> _Parts of the exercise_
(a) From the passage on Sebi's probe of the Sahara companies, extract the exact words starting at "Market watchdog Sebi" and ending at "to no good.".
(b) Extend the passage on Sebi's probe of the Sahara companies, picking up right after its final sentence.

> _Selected excerpt_
-.-.-

Market watchdog Sebi has shown that it has fine investigative instincts. Its probe into the affairs of two Sahara group companies - Sahara Commodity Services Corporation (SCSC) and Sahara Housing Investment Corporation (SHIC) - have forced it to conclude that they were up to no good.
It has, therefore, ordered that they should return all the money raised through the ongoing issue of optionally fully convertible debentures (OFCDs) with 15 percent interest. SHIC was formerly called Sahara India Real Estate Corporation (SIREC). OFCDs are bonds which can be converted into equity at the investor's option.
Till the money is returned, the regulator has banned promoter Subrata Roy and some Sahara directors - Vandana Bhargava, Ravi Shankar Dubey and Ashok Roy Choudhary - from accessing the capital market or being associated with any listed public company. The order, though, is subject to a confirmation by the Supreme Court.
The order was delivered by wholetime Sebi member KM Abraham on 23 June. He retires on31 July and has not been given an extension for unexplained reasons.

-.-.-

> _Data excerpt_
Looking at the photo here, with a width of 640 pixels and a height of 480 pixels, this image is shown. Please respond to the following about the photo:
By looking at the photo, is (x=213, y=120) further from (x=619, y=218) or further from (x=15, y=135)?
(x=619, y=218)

-.-.-

> _Answers to the problems_
(a)
Market watchdog Sebi has shown that it has fine investigative instincts. Its probe into the affairs of two Sahara group companies - Sahara Commodity Services Corporation (SCSC) and Sahara Housing Investment Corporation (SHIC) - have forced it to conclude that they were up to no good.

(b)
A brief recap will explain the circumstances under which Sebi gave its path-breaking order. (See here)
It stumbled into the case almost by accident, when the Sahara Group filed a Draft Red Herring Prospectus (DRHP) to raise equity for real estate company Sahara Prime City Ltd through an initial public offering (IPO). Sebi discovered through the DRHP that two associate group companies, SCSC and SHIC, were raising huge amounts of money from the public without so much as a Sebi by-your-leave.
It fired its first shot and asked the two to stop raising money through an order dated 24 November, 2010. Sahara rushed to the Lucknow bench of the Allahabad High Court, which stayed Sebi's order but not its investigation. Sebi moved the Supreme Court, which merely directed the high court to expedite the case. The high court vacated its stay on 7 Apri, when it found that the Sahara group was not cooperating with Sebi as it had directed. This is where Sahara received it first rap.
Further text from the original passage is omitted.